My introduction to cactus fruit occurred many years ago while vacationing in Israel, when we spent a few days in a tourist cottage in the village of Amirim. Amirim was organized on the principles of vegetarianism and the only request made of the vacationers renting guest cottages was that no meat products could be prepared using the utensils provided by the village.

The cottages were single-family units; each was carefully landscaped with a variety of plants, including mature Opuntia specimens standing over five feet tall. My general policy around spiny plants is extreme caution. However, Opuntia did not strike me as especially problematic, particularly since you could see your supermarket fruit growing atop many of the plants. It was, unfortunately, exactly analogous to expecting real Panda bears to be cuddly just like our childhood Teddy Bears.

As it happens, I was outside as another guest, standing in the driveway, was directing the driver of a car backing into the driveway. As the car rolled back, the man stepped back —right into a large Opuntia. He yelped and jumped forward and I assumed that except for a few painful pricks, he would be just fine. 

What a foolish assumption! While Opuntia do have spines, they are not very long. The real menace, however, comes from the Opuntia’s small hair-like structures called glochids. They grow in tufts and there are numerous glochids in each tuft. To think of them simply as little hairs is to do them a terrible injustice. It would be similar to calling a poison ivy rash just a skin inflammation! Glochids break off and lodge in the skin, and cause an unbearable irritation. They are so fine that it can take days to pull them out manually, assuming you can actually see them. At moments like these, nearsightedness is a serious advantage.

Seeing the agony of this man, I was curious as to how the fruit could be safely gathered. There are a few simple rules. The fruit is never picked on a windy day. The workers always wear heavy gloves and the fruit is rolled thoroughly in the dirt after picking to remove the glochids.

For many years, I have been volunteering in a public garden where one of the collection rooms is devoted entirely to cacti and succulents. Both categories are plants that are primarily adapted to warm climates with dry conditions. Cacti, with one exception, are New World plants while succulents can be found growing on almost every continent. The distinguishing characteristic of a cactus is a small, round cushion-like structure called areoles. It is from these areoles that the spines, branches glochids and even flowers grow. However, not all cacti have glochids.

I had never been particularly interested in cacti or succulents. However, I have a good friend who restricted herself to growing them as houseplants because she travels and these plants do well without watering for several weeks. As I became more familiar with them, I began to admire their shapes and varied growth habits. Their most remarkable aspect is the fabulous flowers many of them produce, as if to make up for the structural toughness displayed the balance of the year.
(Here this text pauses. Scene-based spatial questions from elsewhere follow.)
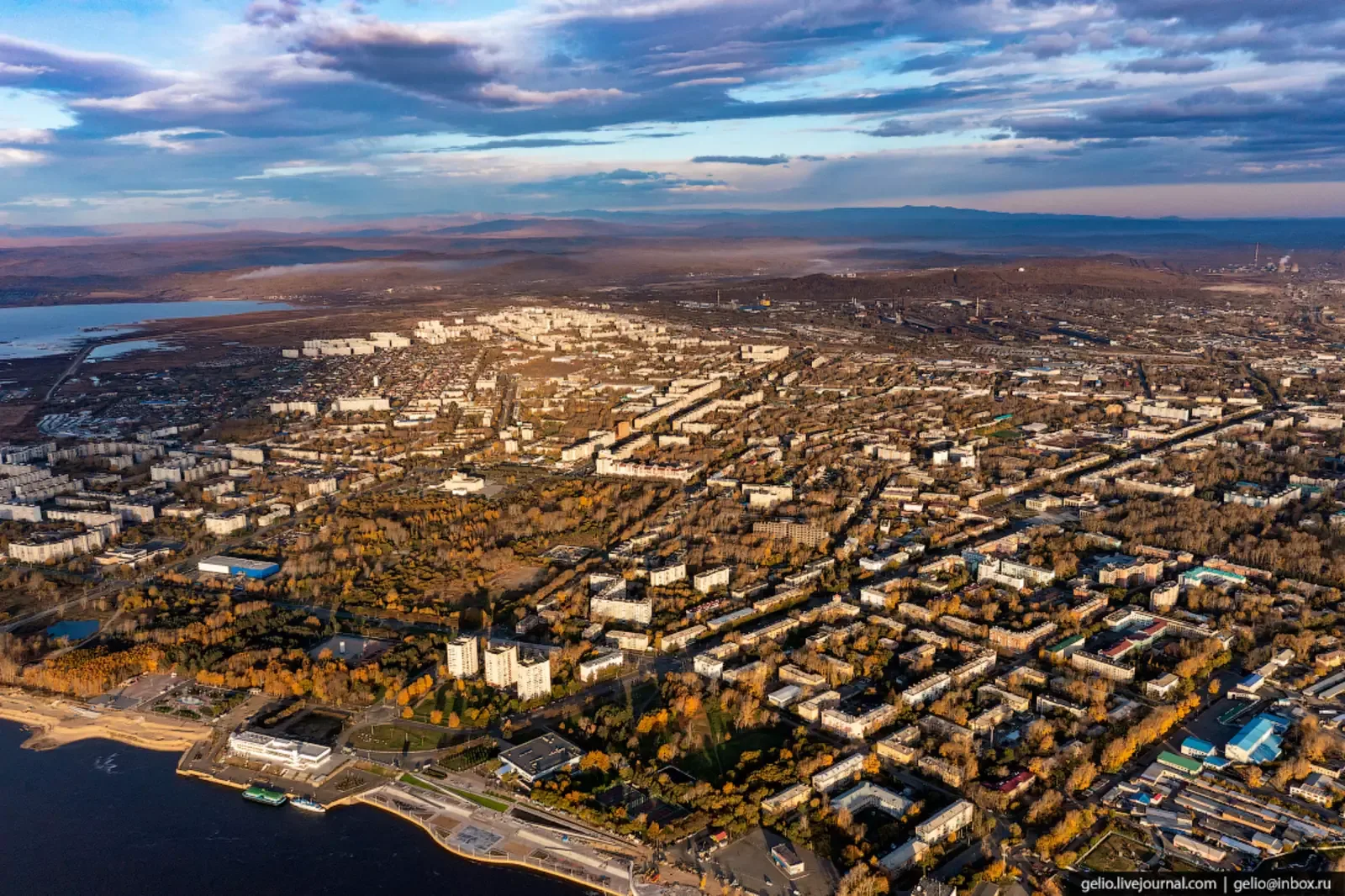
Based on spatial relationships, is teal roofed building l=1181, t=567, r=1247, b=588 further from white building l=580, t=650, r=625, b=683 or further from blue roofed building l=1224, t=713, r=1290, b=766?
white building l=580, t=650, r=625, b=683

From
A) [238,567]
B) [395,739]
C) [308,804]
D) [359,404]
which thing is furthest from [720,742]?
[359,404]

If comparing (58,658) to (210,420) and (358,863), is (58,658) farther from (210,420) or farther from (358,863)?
(210,420)

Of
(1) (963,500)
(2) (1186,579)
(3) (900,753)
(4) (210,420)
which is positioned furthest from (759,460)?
(4) (210,420)

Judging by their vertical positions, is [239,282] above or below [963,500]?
above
Recently I was grooming  — weeding — the collection in the succulent house. In the second row, there was a small Opuntia with the most gorgeous, fuzzy new growth of cinnamon-colored areoles. Knowing better, I certainly did not intend to touch it with my bare hands. However, as I reached across it to pick a plant in the row behind it, I felt something prickling. I looked down and the back of my hand looked as if it had been dipped in cinnamon. Fortunately, with a pair of small tweezers used for grooming, I was able to pluck out most of them in less than an hour. It was suggested to me later that I might also try some form of sticky tape to pull off those glochids en masse in the event of a future encounter.

Plants are the basis for all animal life, but they have evolved numerous strategies to protect themselves. They continue to fascinate those who love them.